Adam parou para prestar atenção na criatura sorridente. Ela estava em pé, diferente dos outros que rastejavam na maior parte do tempo. Foram necessários alguns segundos até que ele percebesse do que exatamente Hector estava falando. Ao redor do Devorador, era como se a luz se contorcesse, fazendo com que a paisagem atrás ficasse borrada, sutilmente.

— Você não estava brincando com a coisa de ficar melhor! — exclamou ele — Agora entendo a parte da anomalia. Mas isso só prova que estamos ainda mais ferrados.

— O nível dois não vai atacar, os outros é que vão. Eles irão nos testar enquanto o chefe vai ficar apenas observando. Quando ele ver do que somos capazes, vai adaptar o corpo e cair dentro. Minha ideia é que ataquemos antes que ele tenha tempo de analisar a gente.

— E como isso nos leva até as... — E antes de esperar a resposta de Hector, Adam espiou o corredor mais uma vez, o indicador flutuando do lado de fora e o Devorador bem na frente da parede de vidro. Naquela situação, se juntasse um mais um, provavelmente daria três.

Hector sorriu e assentindo com a cabeça, disse.

— São uns cinco andares abaixo, pelo que vejo no mapa, o caminho segue na outra passarela de acesso. Se saltarmos direitinho, vamos cair bem em cima dela.

— Vamos morrer! Isso é loucura.

— Isso é ser um Helldiver! Adam, escuta, eu vou correr na direção do nível dois e jogá-lo janela abaixo, você me dá cobertura com as balas restantes e salta logo atrás de mim. Se tudo der certo eles não vão nem tocar na gente.

— Hector, devem ser mais de 30 metros de altura! Nós vamos MORRER!

— Ok, entendi. Vamos no três, ok? Um... dois...

Adam não soube dizer se foi a adrenalina do momento ou se realmente Hector não disse o “três” que ele não esperava ouvir. O plano parecia estúpido e insano, mesmo que fosse o tipo de coisa que talvez ele pudesse pensar em um dos seus momentos de impulsividade. Mas agora que estava levemente racional, a ideia era suicídio.

O mundo novamente se tornou um borrão de tinta quando ele e Hector avançaram pelo corredor. Hector parecia ser feito de metal, seus passos eram pesados e Adam tinha a impressão de que causavam uma trepidação no chão. As pistolas foram mais rápidas do que Adam esperava e os Devoradores levaram preciosos segundos até perceber a presença deles. Adam atirava para os dois lados, repelindo simultaneamente as criaturas que avançavam.

— Sua munição está baixa. Recarregue sua arma.

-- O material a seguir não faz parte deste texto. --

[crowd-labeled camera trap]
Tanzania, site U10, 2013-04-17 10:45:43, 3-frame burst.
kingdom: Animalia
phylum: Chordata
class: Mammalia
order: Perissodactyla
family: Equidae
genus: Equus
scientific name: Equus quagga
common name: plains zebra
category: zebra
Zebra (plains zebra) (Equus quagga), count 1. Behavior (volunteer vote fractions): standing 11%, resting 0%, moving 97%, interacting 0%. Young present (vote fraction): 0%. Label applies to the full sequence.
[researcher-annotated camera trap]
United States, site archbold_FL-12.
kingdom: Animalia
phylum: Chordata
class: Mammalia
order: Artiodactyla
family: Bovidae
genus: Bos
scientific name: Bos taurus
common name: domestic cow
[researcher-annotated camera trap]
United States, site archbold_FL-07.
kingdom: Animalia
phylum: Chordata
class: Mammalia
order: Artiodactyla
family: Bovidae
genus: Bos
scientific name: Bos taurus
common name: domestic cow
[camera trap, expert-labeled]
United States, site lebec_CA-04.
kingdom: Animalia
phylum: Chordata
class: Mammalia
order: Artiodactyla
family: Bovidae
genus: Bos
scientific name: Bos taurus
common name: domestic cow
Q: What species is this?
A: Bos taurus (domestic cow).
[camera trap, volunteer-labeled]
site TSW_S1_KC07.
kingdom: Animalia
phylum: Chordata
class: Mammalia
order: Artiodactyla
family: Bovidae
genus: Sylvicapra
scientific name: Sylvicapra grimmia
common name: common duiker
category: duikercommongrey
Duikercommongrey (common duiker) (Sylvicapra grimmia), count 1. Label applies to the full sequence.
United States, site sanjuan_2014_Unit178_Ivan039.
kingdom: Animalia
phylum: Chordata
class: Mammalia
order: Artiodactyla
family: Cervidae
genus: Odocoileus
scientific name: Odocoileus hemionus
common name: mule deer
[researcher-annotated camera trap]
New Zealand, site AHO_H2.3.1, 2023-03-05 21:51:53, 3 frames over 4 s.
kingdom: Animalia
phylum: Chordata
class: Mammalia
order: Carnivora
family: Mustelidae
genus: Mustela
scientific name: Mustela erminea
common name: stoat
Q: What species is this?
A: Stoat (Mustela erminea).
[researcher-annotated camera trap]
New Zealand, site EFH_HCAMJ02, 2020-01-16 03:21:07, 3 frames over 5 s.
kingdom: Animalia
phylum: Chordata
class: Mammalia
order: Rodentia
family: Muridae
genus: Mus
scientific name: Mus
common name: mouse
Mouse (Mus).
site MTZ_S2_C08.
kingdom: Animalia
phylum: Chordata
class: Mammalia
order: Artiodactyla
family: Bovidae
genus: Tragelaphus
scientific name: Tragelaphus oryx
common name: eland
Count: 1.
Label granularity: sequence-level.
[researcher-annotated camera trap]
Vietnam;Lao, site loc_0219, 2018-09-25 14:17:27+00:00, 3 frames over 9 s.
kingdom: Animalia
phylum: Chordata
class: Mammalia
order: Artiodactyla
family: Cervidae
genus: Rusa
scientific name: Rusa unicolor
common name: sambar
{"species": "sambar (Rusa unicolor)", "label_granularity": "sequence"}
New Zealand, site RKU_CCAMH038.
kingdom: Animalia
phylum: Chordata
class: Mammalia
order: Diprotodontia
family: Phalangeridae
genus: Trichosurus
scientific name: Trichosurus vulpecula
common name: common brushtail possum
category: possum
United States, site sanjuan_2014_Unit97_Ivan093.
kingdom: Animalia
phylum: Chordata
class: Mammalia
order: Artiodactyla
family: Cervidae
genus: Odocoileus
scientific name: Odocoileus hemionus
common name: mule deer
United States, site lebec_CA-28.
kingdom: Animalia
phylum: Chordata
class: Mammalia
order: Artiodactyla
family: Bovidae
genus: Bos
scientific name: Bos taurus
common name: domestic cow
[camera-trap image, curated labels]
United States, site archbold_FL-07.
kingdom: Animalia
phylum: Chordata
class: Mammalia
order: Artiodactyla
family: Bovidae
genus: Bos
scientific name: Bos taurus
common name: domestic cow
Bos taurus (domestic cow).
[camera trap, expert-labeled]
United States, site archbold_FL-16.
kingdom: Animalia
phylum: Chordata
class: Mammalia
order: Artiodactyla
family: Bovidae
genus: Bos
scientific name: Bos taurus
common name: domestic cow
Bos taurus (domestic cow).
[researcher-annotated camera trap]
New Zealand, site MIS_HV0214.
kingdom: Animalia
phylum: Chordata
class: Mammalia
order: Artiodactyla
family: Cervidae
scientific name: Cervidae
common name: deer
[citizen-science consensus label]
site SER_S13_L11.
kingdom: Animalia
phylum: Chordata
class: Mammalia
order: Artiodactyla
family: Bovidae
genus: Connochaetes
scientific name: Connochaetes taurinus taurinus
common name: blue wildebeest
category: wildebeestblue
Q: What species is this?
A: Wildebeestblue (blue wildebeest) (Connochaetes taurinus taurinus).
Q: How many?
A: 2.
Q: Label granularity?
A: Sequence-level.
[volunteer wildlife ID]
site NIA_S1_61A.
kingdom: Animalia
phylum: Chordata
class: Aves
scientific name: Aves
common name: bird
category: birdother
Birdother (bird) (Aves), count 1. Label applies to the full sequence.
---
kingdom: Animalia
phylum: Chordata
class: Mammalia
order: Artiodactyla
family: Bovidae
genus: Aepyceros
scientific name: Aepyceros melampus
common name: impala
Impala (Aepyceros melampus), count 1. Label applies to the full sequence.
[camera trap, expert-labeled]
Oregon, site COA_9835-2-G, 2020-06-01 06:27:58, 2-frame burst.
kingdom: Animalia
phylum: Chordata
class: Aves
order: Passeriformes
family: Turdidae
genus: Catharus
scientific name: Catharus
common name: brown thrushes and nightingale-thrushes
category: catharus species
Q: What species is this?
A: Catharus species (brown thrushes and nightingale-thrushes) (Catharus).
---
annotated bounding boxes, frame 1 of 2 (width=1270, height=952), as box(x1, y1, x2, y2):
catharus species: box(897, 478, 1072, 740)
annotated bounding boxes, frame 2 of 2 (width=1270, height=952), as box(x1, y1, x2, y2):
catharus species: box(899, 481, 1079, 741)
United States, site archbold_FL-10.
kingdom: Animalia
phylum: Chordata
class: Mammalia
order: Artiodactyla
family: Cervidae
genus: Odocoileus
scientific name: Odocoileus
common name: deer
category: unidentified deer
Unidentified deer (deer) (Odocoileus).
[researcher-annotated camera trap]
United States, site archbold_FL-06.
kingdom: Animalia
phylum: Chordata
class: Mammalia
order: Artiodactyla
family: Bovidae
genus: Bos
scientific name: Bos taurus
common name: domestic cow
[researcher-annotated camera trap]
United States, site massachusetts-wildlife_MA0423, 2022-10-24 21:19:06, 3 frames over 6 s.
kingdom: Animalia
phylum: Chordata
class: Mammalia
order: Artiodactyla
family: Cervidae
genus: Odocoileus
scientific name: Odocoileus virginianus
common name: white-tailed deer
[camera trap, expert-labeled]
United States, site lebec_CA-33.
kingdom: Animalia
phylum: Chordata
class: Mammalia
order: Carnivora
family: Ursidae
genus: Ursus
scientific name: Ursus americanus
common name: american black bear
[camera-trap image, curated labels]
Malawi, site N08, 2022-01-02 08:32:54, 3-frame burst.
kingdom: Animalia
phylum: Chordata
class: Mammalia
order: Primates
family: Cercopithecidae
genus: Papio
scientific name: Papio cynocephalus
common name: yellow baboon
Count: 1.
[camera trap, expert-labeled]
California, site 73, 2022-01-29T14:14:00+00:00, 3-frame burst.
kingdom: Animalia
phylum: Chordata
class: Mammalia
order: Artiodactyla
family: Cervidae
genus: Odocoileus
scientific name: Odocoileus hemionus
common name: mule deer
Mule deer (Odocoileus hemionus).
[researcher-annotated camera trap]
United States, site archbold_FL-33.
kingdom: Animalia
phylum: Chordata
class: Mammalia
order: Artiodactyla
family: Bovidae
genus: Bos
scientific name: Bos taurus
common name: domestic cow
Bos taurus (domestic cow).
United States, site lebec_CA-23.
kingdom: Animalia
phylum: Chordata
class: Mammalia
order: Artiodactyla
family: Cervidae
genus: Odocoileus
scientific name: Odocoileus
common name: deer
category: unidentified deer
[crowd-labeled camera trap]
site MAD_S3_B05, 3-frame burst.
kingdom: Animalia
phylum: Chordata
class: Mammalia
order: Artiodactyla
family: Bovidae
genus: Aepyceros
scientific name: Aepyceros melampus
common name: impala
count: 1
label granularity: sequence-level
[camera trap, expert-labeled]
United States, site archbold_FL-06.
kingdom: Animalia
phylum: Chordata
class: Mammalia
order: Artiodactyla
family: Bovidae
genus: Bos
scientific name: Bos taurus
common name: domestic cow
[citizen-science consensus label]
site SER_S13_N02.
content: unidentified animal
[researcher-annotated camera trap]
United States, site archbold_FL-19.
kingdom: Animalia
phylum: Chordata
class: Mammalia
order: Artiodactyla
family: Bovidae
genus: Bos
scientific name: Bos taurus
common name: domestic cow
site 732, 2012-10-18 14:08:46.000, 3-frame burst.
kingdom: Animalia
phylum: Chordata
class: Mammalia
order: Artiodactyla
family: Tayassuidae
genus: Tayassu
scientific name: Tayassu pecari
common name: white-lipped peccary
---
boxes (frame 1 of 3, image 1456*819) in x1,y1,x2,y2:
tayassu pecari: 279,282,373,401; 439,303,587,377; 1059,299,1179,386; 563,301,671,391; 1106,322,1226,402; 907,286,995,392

Os pentes saltaram e ele os pegou ainda no ar, carregando as armas e atirando logo em seguida. Dois a direita, Um a frente. Esquerda. Os cristais pareciam uma chuva negra, brilhantes e pontiagudos. Em algum momento Hector estava uivando como um lobo e Adam se pegou fazendo a mesma coisa. Era loucura. Tinha que ser.

Sentiu algo raspar em sua perna, alguma coisa também acertara o capacete, mas ele não reduziu a velocidade. Quando Hector estava em cima da criatura de nível dois, Adam girou de costas para ele e atirou nos Devoradores restantes, o barulho da janela se despedaçando indicava que o parte do plano havia dado certo. Saltou. E o ar puro da noite beijou seu rosto.